Awards (and why they matter)
International Bartender of the Year (2022, Spirited Awards); concept scaled into consistent hospitality.
Best New International Cocktail Bar (2022) for Shapes: the Bauhaus model delights real guests, not just designers.
What bartenders can steal (ethically)
Pick one constraint.
Let it set the rules for menu, mise-en-place, and service.

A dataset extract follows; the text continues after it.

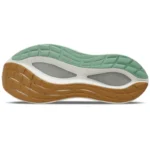 Tênis de Corrida Mizuno Neo Vista 2 - Imagem 3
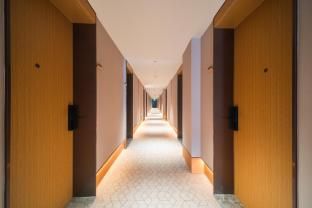 Ji Hotel Shenzhen Bao'an International Convention and Exhibition Center Shajing - Interior view - 3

Short menus, deep training.
Fewer SKUs → faster reps → tighter specs.
Engineer temperature and dilution.
Invest in ice and batching before garnish theatre.
Make production visible.
A “warehaus” mindset turns prep into pride and gives guests a story to sip.
Design for replicability.
Systems that survive speed, turnover, and changing hands.
Fast facts
Background: French-Irish; cut his teeth in Paris while studying philosophy.
Breakthrough bars: Little Red Door (Paris); Artesian (London).
Current projects: Shapes (London), Bar Nouveau (Paris), Abstract (Lyon), Bauhaus Warehaus (London), Shapes Bordeaux.
FAQ
Who is Rémy Savage?
A bartender known for concept-driven bars that turn art movements into operating systems for flavour and service.
What’s “A Bar with Shapes for a Name”?
A London bar (opened 2021) inspired by the Bauhaus—minimalist menu, non-verbal branding—and winner of Best New International Cocktail Bar (2022).
Where can I try his drinks now?
London (Shapes; Bauhaus Warehaus), Paris (Bar Nouveau), Lyon (Abstract), Bordeaux (Shapes). Check current hours locally.
What’s his style in one line?
Radical hospitality through subtraction: fewer ingredients, more intention, tighter systems.